The APA also generally requires that a final rule be effective no sooner than 30 days after the date of publication in the Federal Register. This 30-day delay in effective date can be waived, however, if an agency finds good cause as to why the effective date should not be delayed, and the agency incorporates a statement of the finding and its reason in the rule issued.

For the same reason that we are issuing an interim final rule, we are making it effective immediately; that is, because the PCIP program—a temporary program with limited funding—is currently enrolling eligible individuals and providing benefits for such enrollees, it is important that we provide clarity with respect to the eligibility of this new and unforeseen group of individuals as soon as possible, before anyone with deferred action under the DACA process applies to enroll in the PCIP program.

IV. Executive Orders 13563 and 12866

Executive Orders 13563 and 12866 direct agencies to assess all costs and benefits of available regulatory alternatives and, if regulation is necessary, to select regulatory approaches that maximize net benefits (including potential economic, environmental, public health, and safety effects, distributive impacts, and equity).
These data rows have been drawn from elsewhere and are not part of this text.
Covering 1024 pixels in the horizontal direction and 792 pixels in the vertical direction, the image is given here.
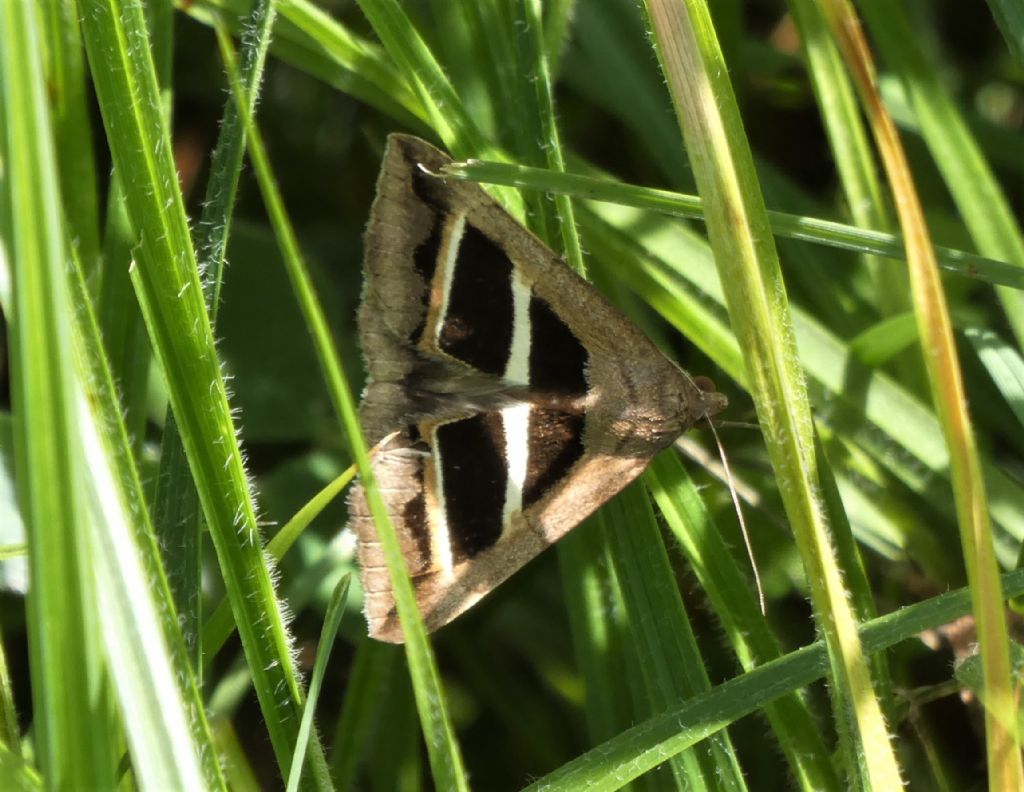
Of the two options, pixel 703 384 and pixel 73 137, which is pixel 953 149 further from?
pixel 73 137

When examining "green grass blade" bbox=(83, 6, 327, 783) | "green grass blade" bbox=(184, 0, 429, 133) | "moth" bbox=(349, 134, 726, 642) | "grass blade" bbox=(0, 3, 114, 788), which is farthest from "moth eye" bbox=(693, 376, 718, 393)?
"grass blade" bbox=(0, 3, 114, 788)

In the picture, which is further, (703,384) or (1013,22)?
(703,384)

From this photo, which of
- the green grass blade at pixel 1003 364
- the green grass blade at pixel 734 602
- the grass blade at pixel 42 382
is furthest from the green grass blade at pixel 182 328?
the green grass blade at pixel 1003 364

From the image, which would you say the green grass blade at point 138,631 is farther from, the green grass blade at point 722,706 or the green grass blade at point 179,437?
the green grass blade at point 722,706

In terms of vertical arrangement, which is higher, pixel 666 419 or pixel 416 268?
pixel 416 268

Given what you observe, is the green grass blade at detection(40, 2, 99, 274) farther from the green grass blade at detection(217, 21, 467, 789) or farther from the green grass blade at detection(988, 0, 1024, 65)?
the green grass blade at detection(988, 0, 1024, 65)

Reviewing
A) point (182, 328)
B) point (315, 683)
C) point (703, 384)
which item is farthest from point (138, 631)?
point (703, 384)

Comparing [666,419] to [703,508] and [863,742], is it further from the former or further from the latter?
[863,742]

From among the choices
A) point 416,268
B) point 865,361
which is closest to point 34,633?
point 416,268
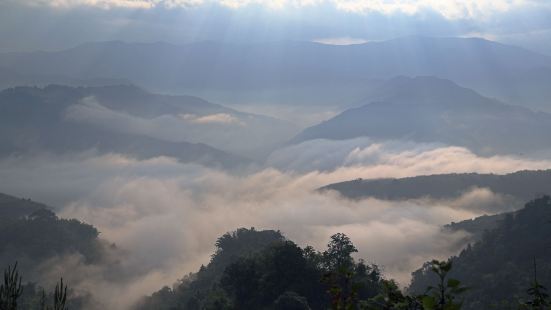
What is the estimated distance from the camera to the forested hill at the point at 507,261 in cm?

Executive Order 13563 emphasizes the importance of quantifying both costs and benefits, of reducing costs, of harmonizing rules, and of promoting flexibility. This rule has been designated a “significant regulatory action,” although not economically significant, under section 3(f) of Executive Order 12866. Accordingly, the rule has been reviewed by the Office of Management and Budget.

V. Statutory Authority

The amendment to the interim final regulation is adopted pursuant to the authority contained in section 1101 of the Patient Protection and Affordable Care Act (Pub. L. 111-148).
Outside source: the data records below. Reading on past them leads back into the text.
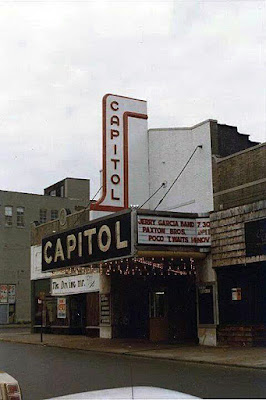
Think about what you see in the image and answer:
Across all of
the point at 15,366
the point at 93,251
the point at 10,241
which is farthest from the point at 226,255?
the point at 10,241

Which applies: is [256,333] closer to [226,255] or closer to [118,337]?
[226,255]

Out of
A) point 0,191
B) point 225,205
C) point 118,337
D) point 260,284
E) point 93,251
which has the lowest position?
point 118,337

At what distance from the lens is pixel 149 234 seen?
70.3 ft

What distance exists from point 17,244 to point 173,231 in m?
41.7

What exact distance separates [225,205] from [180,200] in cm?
322

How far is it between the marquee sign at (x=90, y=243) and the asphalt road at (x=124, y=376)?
4.25m

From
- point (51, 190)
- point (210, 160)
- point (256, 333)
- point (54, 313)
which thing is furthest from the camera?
point (51, 190)

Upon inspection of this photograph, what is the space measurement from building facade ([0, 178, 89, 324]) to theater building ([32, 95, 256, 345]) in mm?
30810

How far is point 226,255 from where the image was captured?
22031 millimetres

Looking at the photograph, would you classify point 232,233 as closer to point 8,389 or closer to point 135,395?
point 8,389

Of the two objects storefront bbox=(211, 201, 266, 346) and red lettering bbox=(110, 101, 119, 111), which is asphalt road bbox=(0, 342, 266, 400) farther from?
red lettering bbox=(110, 101, 119, 111)

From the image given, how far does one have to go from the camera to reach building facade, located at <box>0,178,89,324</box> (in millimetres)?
60188

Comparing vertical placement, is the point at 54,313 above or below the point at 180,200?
below

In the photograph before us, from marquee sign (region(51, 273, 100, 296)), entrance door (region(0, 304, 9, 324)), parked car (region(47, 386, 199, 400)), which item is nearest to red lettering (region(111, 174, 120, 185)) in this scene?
marquee sign (region(51, 273, 100, 296))
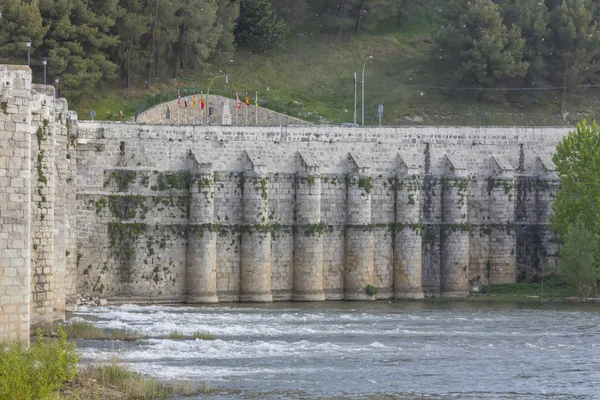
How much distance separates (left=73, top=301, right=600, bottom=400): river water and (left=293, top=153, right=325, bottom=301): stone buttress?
3138mm

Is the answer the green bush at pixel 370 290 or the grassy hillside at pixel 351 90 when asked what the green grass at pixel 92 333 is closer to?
the green bush at pixel 370 290

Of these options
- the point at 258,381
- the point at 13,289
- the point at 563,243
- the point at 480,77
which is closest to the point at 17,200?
the point at 13,289

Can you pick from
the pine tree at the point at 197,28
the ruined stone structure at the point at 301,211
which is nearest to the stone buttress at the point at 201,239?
the ruined stone structure at the point at 301,211

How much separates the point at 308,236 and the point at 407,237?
19.7ft

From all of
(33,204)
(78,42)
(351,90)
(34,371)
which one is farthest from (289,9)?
(34,371)

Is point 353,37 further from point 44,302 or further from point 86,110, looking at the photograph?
point 44,302

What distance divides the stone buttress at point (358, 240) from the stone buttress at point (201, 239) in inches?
307

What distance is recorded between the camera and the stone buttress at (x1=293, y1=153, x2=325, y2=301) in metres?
76.4

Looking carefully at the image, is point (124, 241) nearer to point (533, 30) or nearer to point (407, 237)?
point (407, 237)

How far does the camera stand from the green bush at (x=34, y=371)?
3481 centimetres

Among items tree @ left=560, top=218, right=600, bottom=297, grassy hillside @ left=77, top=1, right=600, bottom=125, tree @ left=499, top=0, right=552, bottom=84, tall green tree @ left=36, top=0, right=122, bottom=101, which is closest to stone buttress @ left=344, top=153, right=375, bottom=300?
tree @ left=560, top=218, right=600, bottom=297

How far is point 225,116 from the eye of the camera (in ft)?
314

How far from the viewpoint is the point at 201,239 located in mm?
74438

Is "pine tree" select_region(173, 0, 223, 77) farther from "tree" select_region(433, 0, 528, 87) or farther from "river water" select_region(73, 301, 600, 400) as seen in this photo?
"river water" select_region(73, 301, 600, 400)
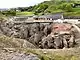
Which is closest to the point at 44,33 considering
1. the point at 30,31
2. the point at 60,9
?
the point at 30,31

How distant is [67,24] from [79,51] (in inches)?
753

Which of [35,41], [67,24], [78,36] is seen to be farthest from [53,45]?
[67,24]

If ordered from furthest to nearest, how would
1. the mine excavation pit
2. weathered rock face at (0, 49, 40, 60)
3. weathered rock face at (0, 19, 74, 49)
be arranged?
weathered rock face at (0, 19, 74, 49)
the mine excavation pit
weathered rock face at (0, 49, 40, 60)

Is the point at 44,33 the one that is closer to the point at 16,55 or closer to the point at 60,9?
the point at 16,55

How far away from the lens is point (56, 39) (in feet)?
101

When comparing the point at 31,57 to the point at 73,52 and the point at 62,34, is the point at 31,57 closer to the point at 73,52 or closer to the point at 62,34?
the point at 73,52

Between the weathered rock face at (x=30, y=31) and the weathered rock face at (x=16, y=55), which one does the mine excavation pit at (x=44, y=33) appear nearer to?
the weathered rock face at (x=30, y=31)

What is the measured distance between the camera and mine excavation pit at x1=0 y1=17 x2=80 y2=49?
3077cm

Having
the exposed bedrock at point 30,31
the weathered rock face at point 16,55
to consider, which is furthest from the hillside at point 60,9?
the weathered rock face at point 16,55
List of Subjects in 45 CFR Part 152

  • Administrative practice and procedure
  • Health care
  • Health insurance
  • Penalties
  • Reporting and recordkeeping requirements

For the reasons stated in the preamble, the Department of Health and Human Services amends 45 CFR part 152 as follows:

PART 152—PRE-EXISTING CONDITION INSURANCE PLAN PROGRAM

1. The authority citation for part 152 continues to read as follows:

Authority: Sec. 1101 of the Patient Protection and Affordable Care Act (Pub. L. 111-148).
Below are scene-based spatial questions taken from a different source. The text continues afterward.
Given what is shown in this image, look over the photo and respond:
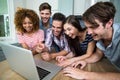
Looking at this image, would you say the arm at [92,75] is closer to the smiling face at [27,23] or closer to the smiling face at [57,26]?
the smiling face at [57,26]

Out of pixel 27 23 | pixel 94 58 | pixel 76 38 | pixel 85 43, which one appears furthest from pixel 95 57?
pixel 27 23

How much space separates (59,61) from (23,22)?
0.76 meters

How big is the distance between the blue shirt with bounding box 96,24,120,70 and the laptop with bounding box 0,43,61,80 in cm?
38

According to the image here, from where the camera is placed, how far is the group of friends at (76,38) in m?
1.03

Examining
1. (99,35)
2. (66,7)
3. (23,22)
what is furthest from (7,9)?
(99,35)

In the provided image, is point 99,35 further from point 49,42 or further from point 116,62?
point 49,42

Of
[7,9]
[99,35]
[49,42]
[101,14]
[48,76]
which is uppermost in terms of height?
[7,9]

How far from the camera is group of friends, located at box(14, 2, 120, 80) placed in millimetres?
1026

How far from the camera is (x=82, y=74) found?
37.9 inches

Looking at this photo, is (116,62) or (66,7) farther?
(66,7)

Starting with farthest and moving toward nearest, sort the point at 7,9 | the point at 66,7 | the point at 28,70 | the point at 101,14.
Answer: the point at 7,9 → the point at 66,7 → the point at 101,14 → the point at 28,70

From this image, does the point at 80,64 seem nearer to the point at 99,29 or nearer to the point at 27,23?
the point at 99,29

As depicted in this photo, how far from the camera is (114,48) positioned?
1.11 m

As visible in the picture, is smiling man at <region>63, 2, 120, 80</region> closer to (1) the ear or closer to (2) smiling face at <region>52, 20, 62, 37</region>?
(1) the ear
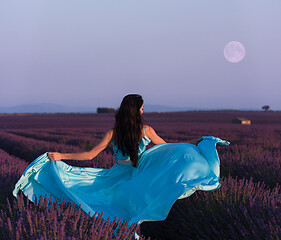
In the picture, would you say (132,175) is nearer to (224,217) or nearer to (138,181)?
(138,181)

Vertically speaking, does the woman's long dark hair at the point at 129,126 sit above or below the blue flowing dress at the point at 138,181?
above

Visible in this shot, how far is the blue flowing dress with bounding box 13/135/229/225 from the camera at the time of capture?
2551 mm

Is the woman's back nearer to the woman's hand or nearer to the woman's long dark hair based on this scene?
the woman's long dark hair

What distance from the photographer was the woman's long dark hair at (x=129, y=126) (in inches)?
115

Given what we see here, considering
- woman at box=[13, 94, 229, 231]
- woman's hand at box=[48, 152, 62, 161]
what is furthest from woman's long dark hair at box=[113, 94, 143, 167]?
woman's hand at box=[48, 152, 62, 161]

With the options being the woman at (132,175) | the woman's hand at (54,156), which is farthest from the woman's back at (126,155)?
the woman's hand at (54,156)

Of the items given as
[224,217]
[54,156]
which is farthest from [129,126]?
[224,217]

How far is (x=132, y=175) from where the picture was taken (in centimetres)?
303

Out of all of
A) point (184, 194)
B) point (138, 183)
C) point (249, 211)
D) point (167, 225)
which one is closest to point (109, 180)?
point (138, 183)

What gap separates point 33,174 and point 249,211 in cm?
194

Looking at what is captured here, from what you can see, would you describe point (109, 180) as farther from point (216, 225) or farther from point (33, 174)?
point (216, 225)

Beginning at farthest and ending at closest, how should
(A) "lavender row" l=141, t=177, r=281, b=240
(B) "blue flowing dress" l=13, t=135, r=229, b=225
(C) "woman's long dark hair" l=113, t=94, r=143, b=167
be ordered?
(C) "woman's long dark hair" l=113, t=94, r=143, b=167, (B) "blue flowing dress" l=13, t=135, r=229, b=225, (A) "lavender row" l=141, t=177, r=281, b=240

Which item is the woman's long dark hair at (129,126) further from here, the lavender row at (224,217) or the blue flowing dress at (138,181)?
the lavender row at (224,217)

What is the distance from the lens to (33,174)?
302 centimetres
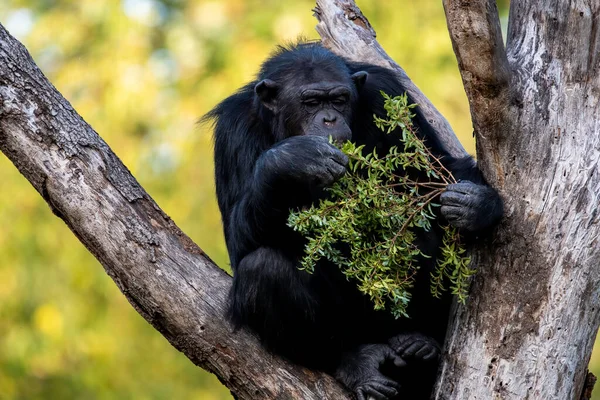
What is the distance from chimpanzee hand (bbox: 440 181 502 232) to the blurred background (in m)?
6.27

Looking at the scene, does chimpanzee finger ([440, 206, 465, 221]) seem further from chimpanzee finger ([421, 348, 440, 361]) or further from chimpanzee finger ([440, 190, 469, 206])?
chimpanzee finger ([421, 348, 440, 361])

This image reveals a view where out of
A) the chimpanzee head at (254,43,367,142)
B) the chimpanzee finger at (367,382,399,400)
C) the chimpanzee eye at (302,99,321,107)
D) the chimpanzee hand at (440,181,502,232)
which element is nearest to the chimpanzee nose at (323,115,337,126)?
the chimpanzee head at (254,43,367,142)

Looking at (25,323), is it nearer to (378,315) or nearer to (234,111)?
(234,111)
2. Section 152.2 is amended by adding paragraph (8) to the definition of “lawfully present” to read as follows:

§ 152.2
Definitions.

Lawfully present means— * * *

(8) Exception. An individual with deferred action under the Department of Homeland Security's deferred action for childhood arrivals process, as described in the Secretary of Homeland Security's June 15, 2012, memorandum, shall not be considered to be lawfully present with respect to any of the above categories in paragraphs (1) through (7) of this definition.

Dated: August 24, 2012.

Marilyn Tavenner,

Acting Administrator, Centers for Medicare & Medicaid Services.

Approved: August 27, 2012.

Kathleen Sebelius,

Secretary, Department of Health and Human Services.